Senior Security DevOps Engineer

Where Data Does More. Join the Snowflake team.

We are seeking a seasoned Senior Security DevOps Engineer with deep expertise in DevSecOps principles, observability, and infrastructure automation. The ideal candidate will have extensive experience with Terraform, Public Cloud like - AWS etc., Docker, Kubernetes, Python / Golang (or any scripting language ), SQL, and CI/CD pipelines. This role is a Senior IC role, driving security and operational excellence through a focus on metrics, logs, and traces, as well as proactive vulnerability and posture management.

The Security Platform Engineering team (SPE) team at Snowflake is a part of Security org in Snowflake and is a team of innovators, crafting custom solutions to protect our Data Cloud. We're responsible for providing engineering and infrastructure services, building solutions, and fostering communities of practice that empower the Snowflake security community. Our mission is to deliver the most secure Data Cloud to our customers and safeguard our organization's systems and data.

As a Senior Security DevOps Engineer at Snowflake, you will:

Advanced Infrastructure Expertise: Lead the design, implementation, and management of scalable, reliable, and secure infrastructure as code using Terraform in a multi-account AWS public cloud environment. Mentor junior engineers on best practices for security, performance, and cost optimization.

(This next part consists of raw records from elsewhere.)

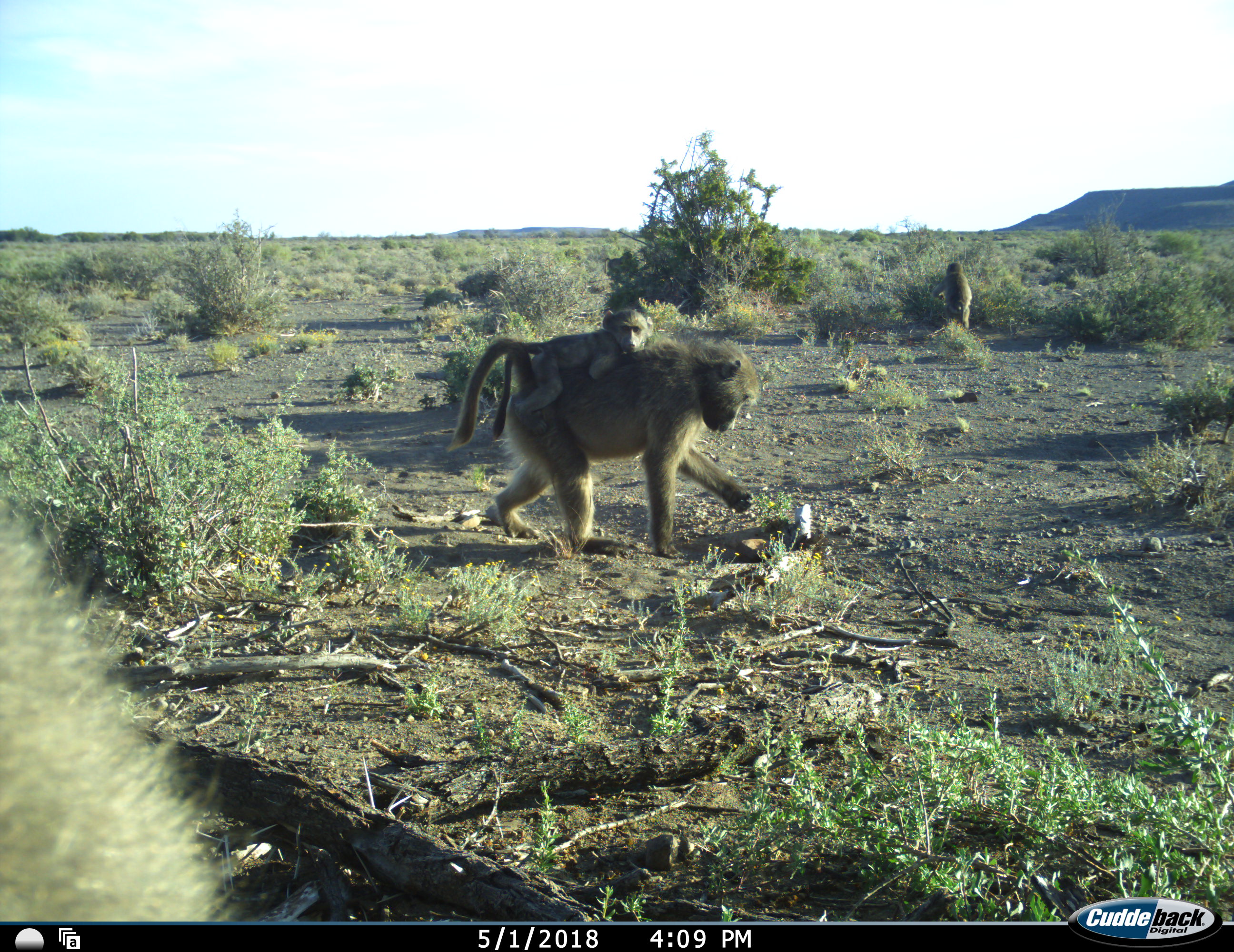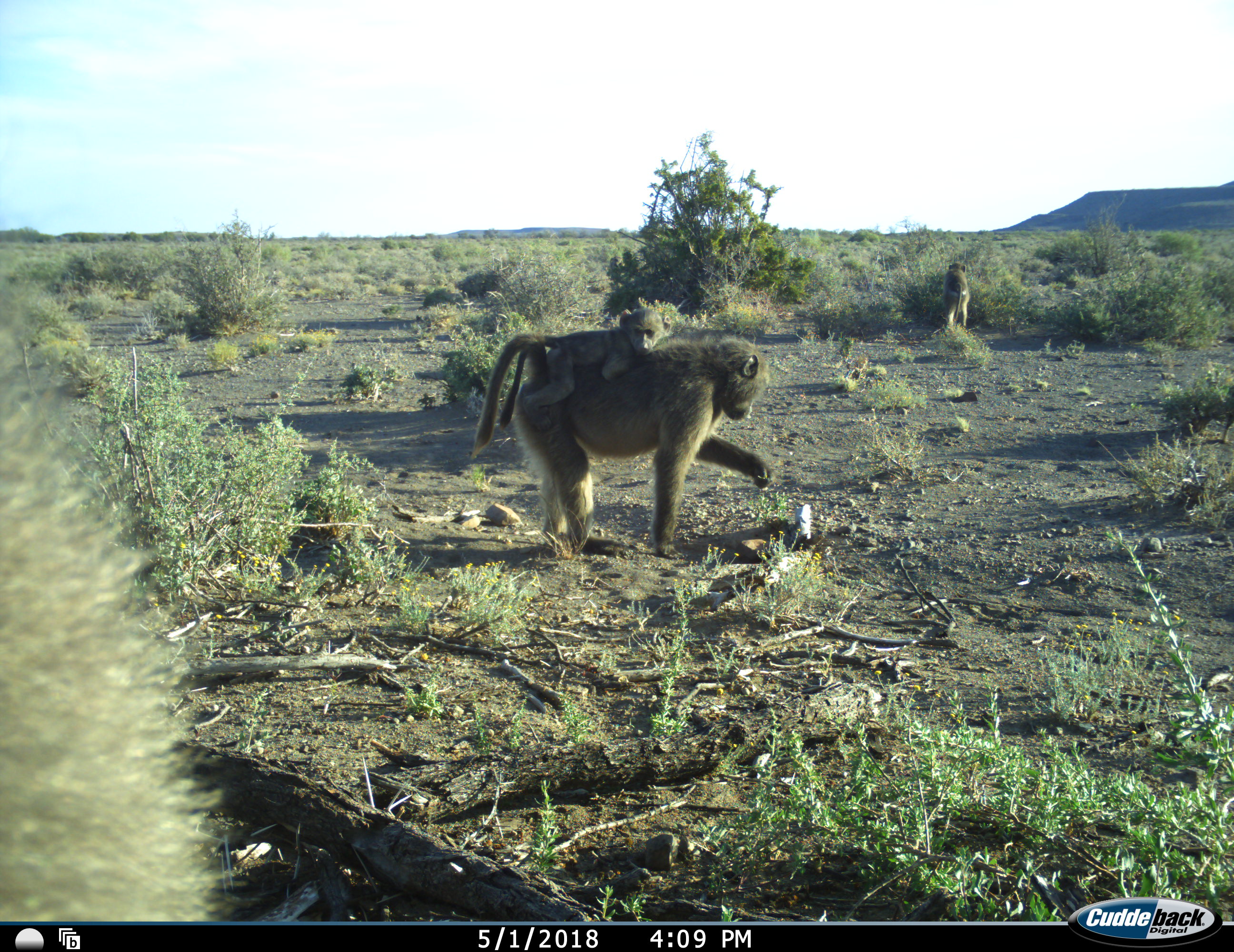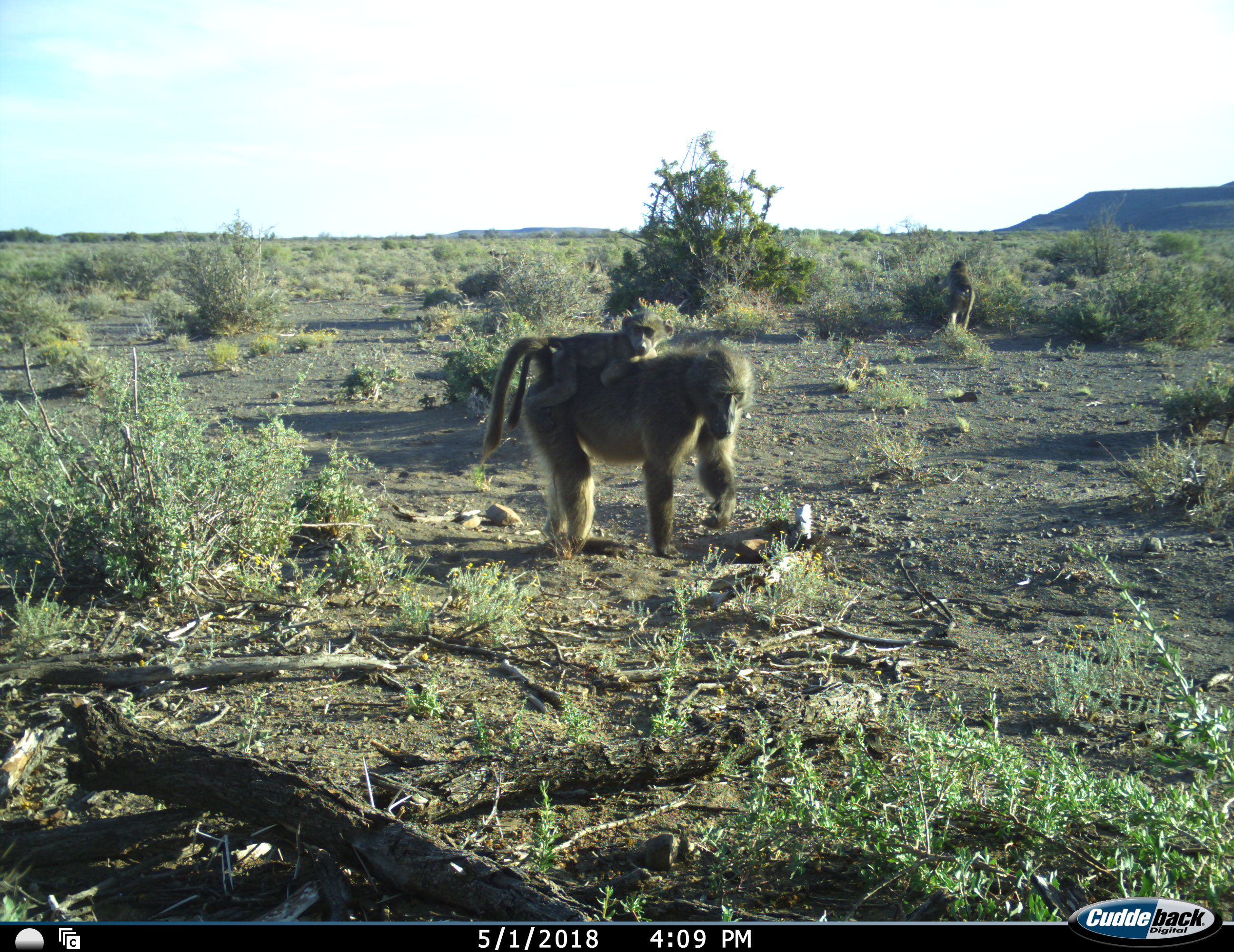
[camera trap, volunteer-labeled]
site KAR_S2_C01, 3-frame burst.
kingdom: Animalia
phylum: Chordata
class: Mammalia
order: Primates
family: Cercopithecidae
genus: Papio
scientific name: Papio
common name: baboon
Baboon (Papio), count 5. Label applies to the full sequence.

Observability and Monitoring Platform Leadership: Architect, implement, and maintain a robust, end-to-end observability platform. This includes designing and managing solutions for metrics (Prometheus, Grafana), logs (ELK stack, Splunk), and traces (Jaeger, OpenTelemetry). You will be responsible for ensuring we have comprehensive visibility into our systems' security, performance, and reliability.

Vulnerability Management and Remediation: Design and implement a comprehensive vulnerability management program for our cloud infrastructure and applications. Integrate vulnerability scanning tools into the CI/CD pipeline, analyze results, and drive the remediation of security flaws in collaboration with development and security teams.

Cloud Security Posture Management (CSPM): Lead the implementation and management of CSPM tools to continuously monitor and enforce security best practices across our AWS environments. Develop automation to identify and remediate misconfigurations, ensuring compliance with security policies and industry standards.

Static and Dynamic Application Security Testing (SAST/DAST): Integrate SAST and DAST tools into our development lifecycle to automatically detect security vulnerabilities in our code and running applications. You will be responsible for configuring these tools, triaging findings, and working with engineering teams to fix security bugs early in the development process.

Container and Orchestration Strategy: Drive advanced containerization strategies with Docker and orchestration with Kubernetes, focusing on secure deployment patterns, service mesh, and fine-grained access control. Optimize container security, performance, and resource utilization at scale.

CI/CD Pipeline Architecture: Architect and manage sophisticated, automated CI/CD pipelines that integrate security tools and checks at every stage. Champion a "shift-left" security approach by embedding automated testing and validation into the development lifecycle.

Scripting, Automation, and Tooling: Utilize expert-level Python and shell scripting skills to automate complex tasks, build custom tools, and create solutions that enhance security, operational efficiency, and developer workflows.

Innovation and Threat Research: Proactively research the latest developments in Devops security, observability, and emerging threats. Propose and implement strategic initiatives to continuously strengthen our security posture and operational excellence.

Cross-functional Collaboration: Partner with security, development, and operations teams to design and implement scalable, automated solutions that enhance the efficiency and security of our systems and applications. Promote best practices and security standards across the organization.

Our Ideal Senior Security DevOps Engineer will have:

Bachelor's degree in Computer Science, Information Security, or a related field.

5+ years of hands-on experience with DevSecOps principles, Terraform, AWS, Docker, Kubernetes, Python/ Go, SQL, and CI/CD tools.

Extensive experience in designing and implementing vulnerability management, CSPM, SAST, and DAST programs.

Proven expertise in designing and implementing observability solutions with metrics, logging, and tracing platforms such as Prometheus, Grafana, ELK stack (Elasticsearch, Logstash, Kibana), and OpenTelemetry.

Advanced knowledge of container security, service mesh technologies, and Kubernetes administration.

Good experience with database management and data ingestion on Snowflake or similar data warehousing platforms.

Deep understanding of security principles, industry best practices, and emerging technologies, with the ability to apply these concepts to design secure, scalable, and observable infrastructure.

Exceptional communication, collaboration, and problem-solving skills. The ability to articulate complex technical concepts to diverse stakeholders and mentor other engineers is essential.

A proven track record of continuous learning and staying current with the latest trends in security, DevOps, and observability.

Good to have - Cloud certifications : AWS Devops, AWS CSA etc.

Snowflake is growing fast, and we’re scaling our team to help enable and accelerate our growth. We are looking for people who share our values, challenge ordinary thinking, and push the pace of innovation while building a future for themselves and Snowflake.